Could you retype the records below exactly as they appear, skipping any pictures?
▶
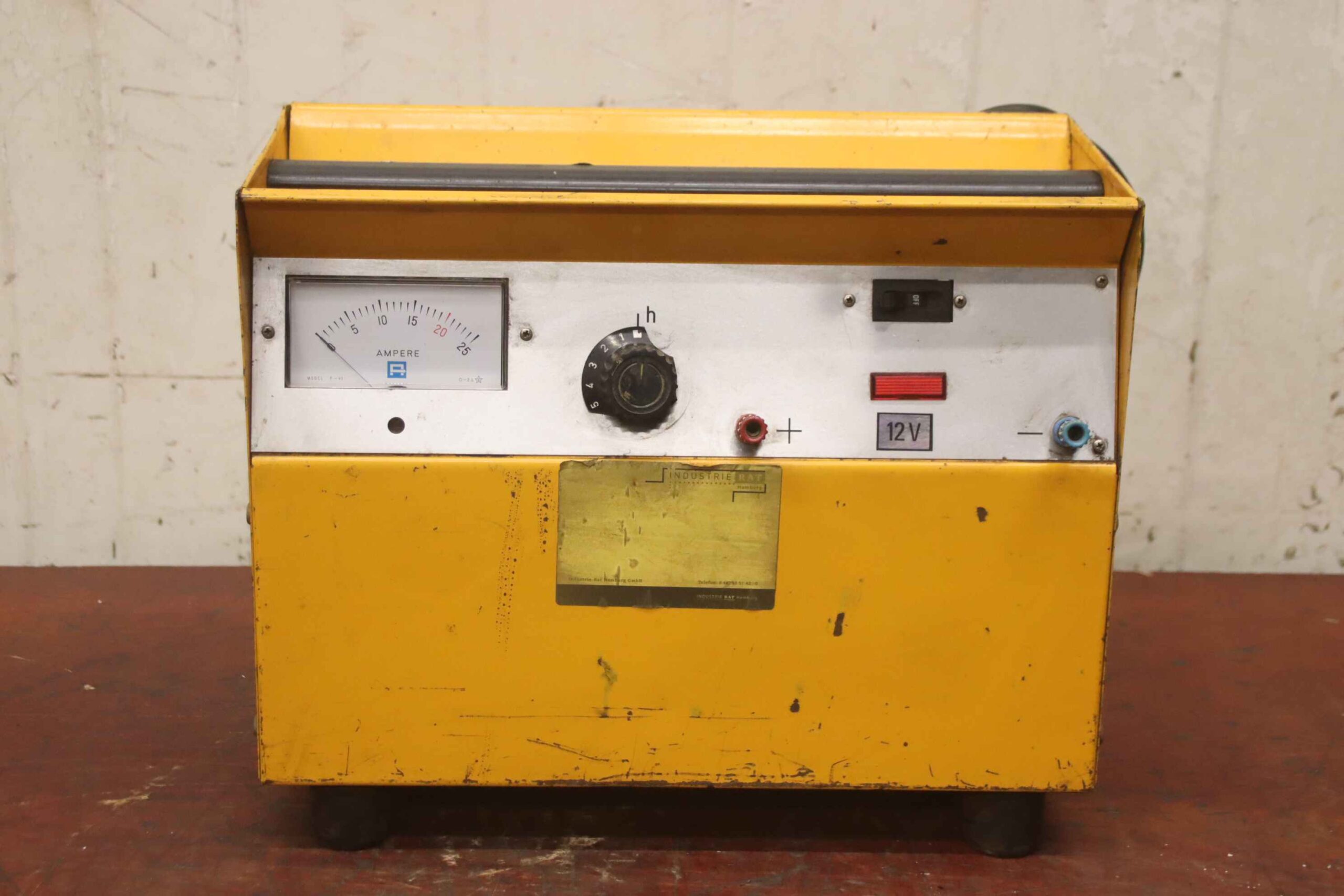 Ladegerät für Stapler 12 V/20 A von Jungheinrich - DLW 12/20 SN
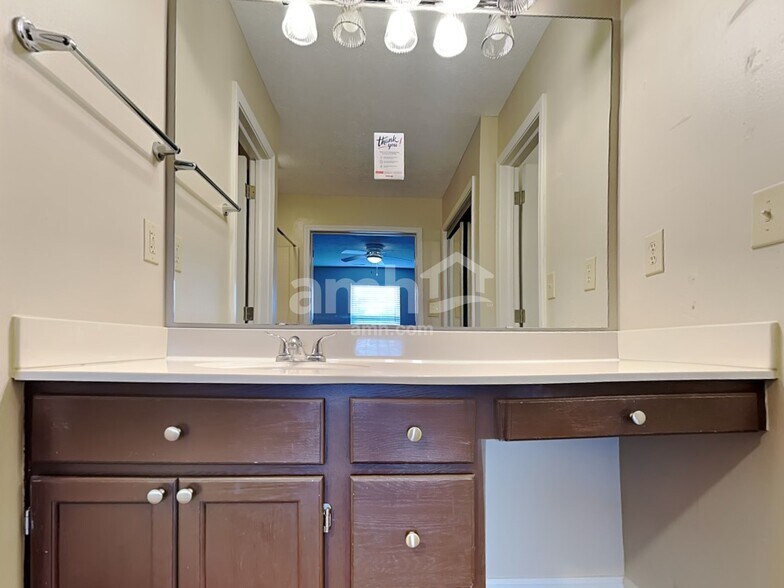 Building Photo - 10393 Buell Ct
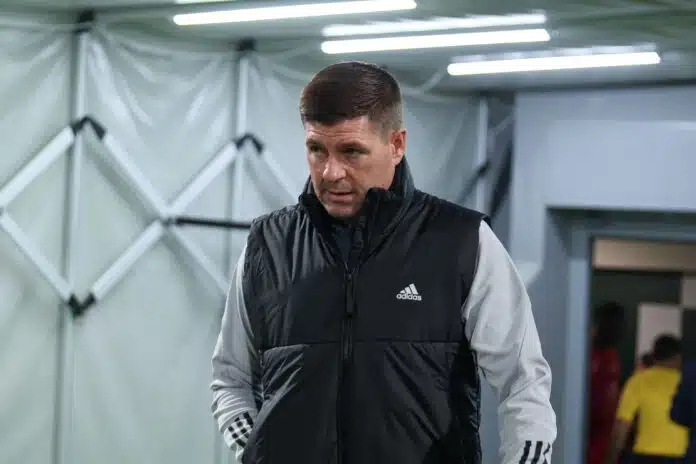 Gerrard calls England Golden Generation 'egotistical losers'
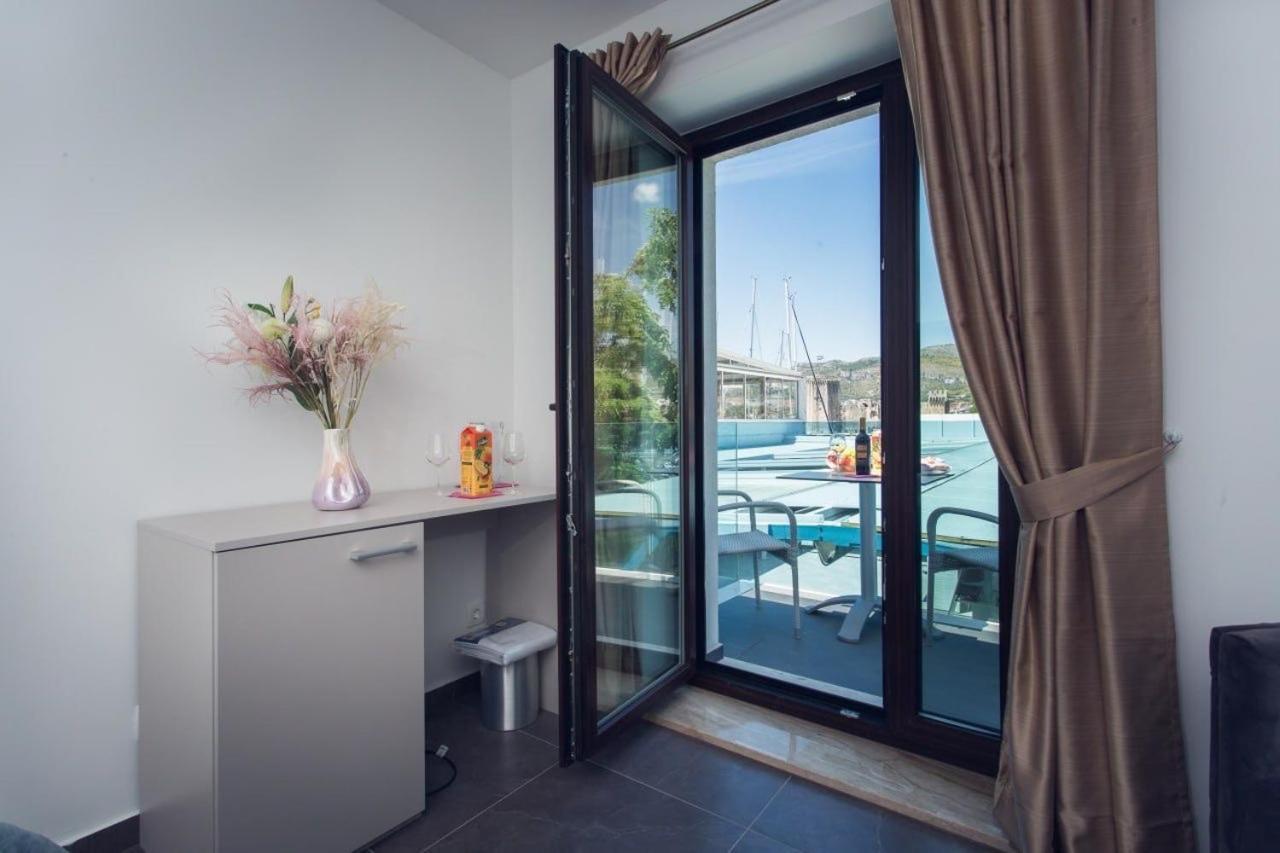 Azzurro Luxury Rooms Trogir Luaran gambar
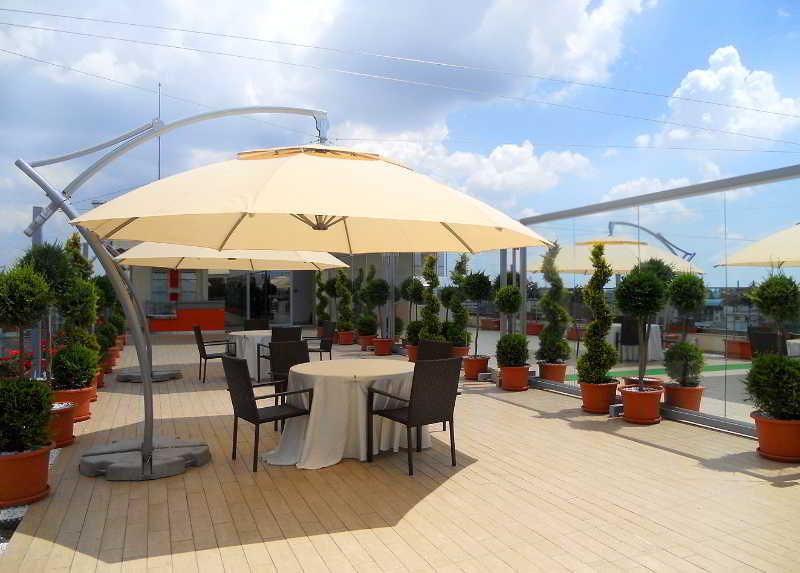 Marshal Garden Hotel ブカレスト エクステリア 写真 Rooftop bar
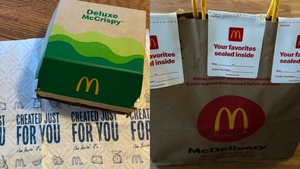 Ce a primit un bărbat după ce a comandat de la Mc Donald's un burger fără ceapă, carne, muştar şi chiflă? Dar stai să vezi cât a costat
◀
Written solution:
 Ladegerät für Stapler 12 V/20 A von Jungheinrich - DLW 12/20 SN
 Building Photo - 10393 Buell Ct
 Gerrard calls England Golden Generation 'egotistical losers'
 Azzurro Luxury Rooms Trogir Luaran gambar
 Marshal Garden Hotel ブカレスト エクステリア 写真 Rooftop bar
 Ce a primit un bărbat după ce a comandat de la Mc Donald's un burger fără ceapă, carne, muştar şi chiflă? Dar stai să vezi cât a costat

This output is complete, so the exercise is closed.